▸ **Extract provided**
==========
There’s something in these hills, and Sam Butler and the Clemson DieHards team have you covered on the Clemson recruiting trail as the defending national champions reload. Check here every Monday-Friday to stay on top of the latest news, and find every previous edition of the daily recruiting notebooks here .
Examining Joseph Charleston’s fit on the field
Yesterday, we took a look at the thought process was behind Joseph Charleston’s commitment to Clemson and what he was like off the field. He wanted to wrap up his recruitment early — Charleston became Clemson’s first commitment in the 2019 class — and he felt comfortable enough with the Tigers to make the decision early.
But what about his on-field impact?
Charleston has good size for a safety (6-foot-2, 190 pounds). Players generally pack on weight once they enter college and begin participating in a school’s strength and nutrition program, so he’ll likely fill out his frame once he arrives.
As a sophomore in 2016 at Milton High School (Alpharetta, Ga.), Charleston had 69 tackles, 4 interceptions and broke up 6 passes. He’s got the ability to play all over the field, and he possesses the strength and agility to hang with receivers or break up a play they’re trying to make.
==========
▸ **Given information**
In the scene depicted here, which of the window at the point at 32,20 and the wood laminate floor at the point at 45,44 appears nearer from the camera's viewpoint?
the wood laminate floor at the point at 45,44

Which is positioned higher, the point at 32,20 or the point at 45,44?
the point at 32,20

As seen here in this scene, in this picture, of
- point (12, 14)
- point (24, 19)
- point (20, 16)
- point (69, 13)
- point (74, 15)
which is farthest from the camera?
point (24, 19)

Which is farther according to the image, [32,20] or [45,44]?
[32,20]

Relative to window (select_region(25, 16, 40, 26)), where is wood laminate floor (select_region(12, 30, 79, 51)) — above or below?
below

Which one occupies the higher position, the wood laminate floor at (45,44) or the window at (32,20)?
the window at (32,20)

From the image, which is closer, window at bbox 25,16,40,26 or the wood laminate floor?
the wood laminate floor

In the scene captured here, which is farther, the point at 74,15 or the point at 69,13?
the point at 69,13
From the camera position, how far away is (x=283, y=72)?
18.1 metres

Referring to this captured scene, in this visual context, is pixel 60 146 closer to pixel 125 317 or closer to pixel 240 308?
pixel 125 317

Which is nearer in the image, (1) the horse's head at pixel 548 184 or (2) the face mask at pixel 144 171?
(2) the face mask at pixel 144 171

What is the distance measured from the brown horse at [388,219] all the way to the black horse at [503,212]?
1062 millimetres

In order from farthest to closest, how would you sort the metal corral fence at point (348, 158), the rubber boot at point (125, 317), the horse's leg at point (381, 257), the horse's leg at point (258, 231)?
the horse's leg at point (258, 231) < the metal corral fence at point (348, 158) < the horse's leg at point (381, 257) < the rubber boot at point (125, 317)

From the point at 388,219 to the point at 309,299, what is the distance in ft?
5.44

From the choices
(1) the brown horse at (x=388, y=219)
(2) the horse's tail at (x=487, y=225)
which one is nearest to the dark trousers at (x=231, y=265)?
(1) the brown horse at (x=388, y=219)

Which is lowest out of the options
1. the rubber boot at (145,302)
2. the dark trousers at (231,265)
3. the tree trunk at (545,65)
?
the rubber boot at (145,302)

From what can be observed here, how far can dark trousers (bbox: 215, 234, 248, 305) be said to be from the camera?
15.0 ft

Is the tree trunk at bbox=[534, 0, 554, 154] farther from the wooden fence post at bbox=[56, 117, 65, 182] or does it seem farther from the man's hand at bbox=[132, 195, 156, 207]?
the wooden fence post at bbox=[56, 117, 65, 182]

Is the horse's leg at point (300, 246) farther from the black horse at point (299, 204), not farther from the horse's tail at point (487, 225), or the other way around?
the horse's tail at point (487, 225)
==========
▸ **Task requirements**
According to the recruiting notebook, which recruiting class did Joseph Charleston become Clemson's first commitment in? The items come from a separate source and have nothing to do with the recruiting notebook.

▸ **Answer to this problem**
The 2019 class.